9.3. If the circumstances of force majeure last for
more than 3 (three) months, either Party may terminate the Agreement by
notifying the other Party in writing.

10. Dispute Resolution Procedure

10.1. These Terms, as well as the legal relationship
between the Buyer and the Seller, are governed by the laws of the Republic of
Estonia.
10.2. All disputes arising between the Buyer and the
Seller in connection with these Terms are subject to resolution in accordance
with the laws of the Republic of Estonia.

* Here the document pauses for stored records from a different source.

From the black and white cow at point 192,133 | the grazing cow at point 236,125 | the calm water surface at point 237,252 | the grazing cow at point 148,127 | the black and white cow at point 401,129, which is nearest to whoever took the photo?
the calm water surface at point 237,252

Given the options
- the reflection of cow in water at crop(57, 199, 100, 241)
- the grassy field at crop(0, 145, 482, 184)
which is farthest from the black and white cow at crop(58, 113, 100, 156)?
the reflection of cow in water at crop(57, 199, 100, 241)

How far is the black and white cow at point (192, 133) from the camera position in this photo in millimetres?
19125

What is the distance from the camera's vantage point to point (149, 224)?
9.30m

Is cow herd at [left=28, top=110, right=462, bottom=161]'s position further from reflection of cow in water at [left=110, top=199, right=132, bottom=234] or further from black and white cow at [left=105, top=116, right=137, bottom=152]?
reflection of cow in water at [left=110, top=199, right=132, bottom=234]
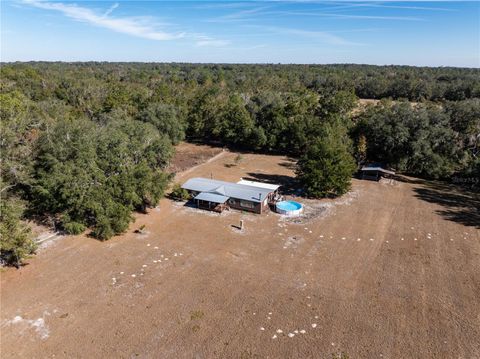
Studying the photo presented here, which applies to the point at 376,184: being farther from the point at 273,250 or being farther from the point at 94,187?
the point at 94,187

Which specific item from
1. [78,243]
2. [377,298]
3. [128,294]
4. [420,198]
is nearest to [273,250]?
[377,298]

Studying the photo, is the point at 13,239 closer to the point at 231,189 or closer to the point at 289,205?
the point at 231,189

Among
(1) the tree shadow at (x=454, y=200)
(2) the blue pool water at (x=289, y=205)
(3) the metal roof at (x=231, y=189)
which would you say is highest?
(3) the metal roof at (x=231, y=189)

10.3. Disputes related to the Buyer’s authority on the
Website or arising in connection with the performance, interpretation, or
termination of this Agreement shall be resolved through negotiations between
the Buyer and the Seller.
10.4. All claims by the Buyer must be sent to the
email address info@cryptotech.ee.
10.5. If the dispute cannot be resolved through
negotiations, the Buyer, if a natural person, has the right to:
10.5.1. Contact the Consumer Disputes Committee. The Committee is authorized to
review disputes arising from contractual obligations between the Buyer and the
Seller. The review of such disputes by the Committee is free of charge for the
Buyer;
10.5.2. Use the Consumer Dispute Resolution Platform (ODR), available at http://ec.europa.eu/odr.

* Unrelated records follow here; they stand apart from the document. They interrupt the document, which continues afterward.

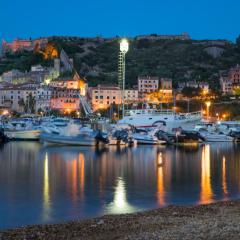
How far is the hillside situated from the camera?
128 meters

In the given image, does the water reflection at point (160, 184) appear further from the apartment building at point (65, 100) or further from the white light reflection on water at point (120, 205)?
the apartment building at point (65, 100)

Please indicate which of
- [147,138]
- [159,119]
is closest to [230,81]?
[159,119]

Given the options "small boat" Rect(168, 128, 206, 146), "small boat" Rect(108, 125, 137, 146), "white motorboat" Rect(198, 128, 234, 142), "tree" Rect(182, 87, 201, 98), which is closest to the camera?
"small boat" Rect(108, 125, 137, 146)

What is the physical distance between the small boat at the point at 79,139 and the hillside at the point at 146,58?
69797 mm

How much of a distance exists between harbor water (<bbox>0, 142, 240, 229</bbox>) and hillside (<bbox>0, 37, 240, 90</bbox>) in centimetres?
8834

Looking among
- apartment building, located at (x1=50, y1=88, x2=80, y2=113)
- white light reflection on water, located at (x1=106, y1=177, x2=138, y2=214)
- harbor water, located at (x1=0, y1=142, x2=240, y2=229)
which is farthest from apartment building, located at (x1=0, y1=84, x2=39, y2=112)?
white light reflection on water, located at (x1=106, y1=177, x2=138, y2=214)

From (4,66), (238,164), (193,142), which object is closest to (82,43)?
(4,66)

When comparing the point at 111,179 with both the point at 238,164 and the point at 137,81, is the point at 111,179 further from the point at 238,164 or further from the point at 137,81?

10.6. If the dispute cannot be resolved through
negotiations, the Buyer, if a legal person, has the right to take the matter to court.

11. Other Provisions

11.1. These Terms do not limit or diminish the rights
of the Buyer provided by applicable law, including consumer protection
regulations.
11.2. The Seller sells only equipment and does not
provide services in the fields of investment or financial activities.

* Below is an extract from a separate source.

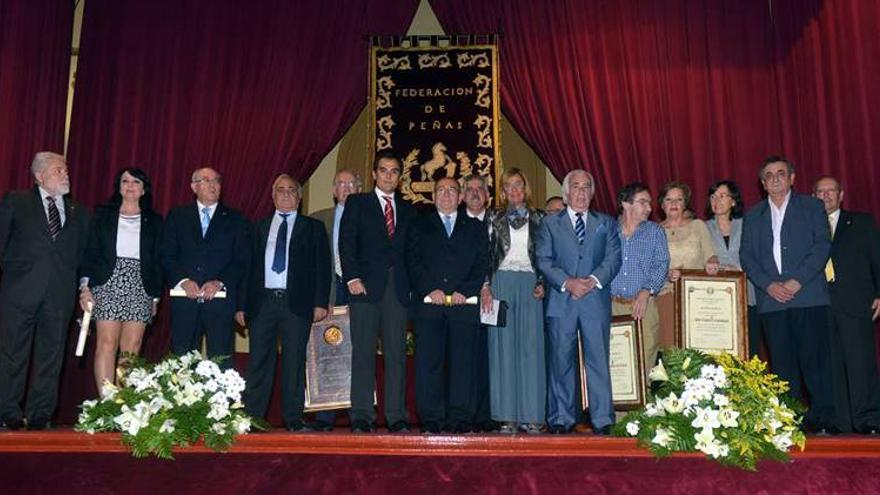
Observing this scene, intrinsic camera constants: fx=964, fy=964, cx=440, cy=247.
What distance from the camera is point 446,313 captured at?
15.5ft

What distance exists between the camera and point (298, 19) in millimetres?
7336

11.3. All information provided by the Seller does not
constitute financial, investment, tax, legal, or insurance advice and is
provided solely for informational purposes. The Seller is not liable for any
losses, lost profits, or other financial damages that the Buyer may incur as a
result of using this information. All risks associated with financial decisions
are fully assumed by the Buyer, who evaluates them independently.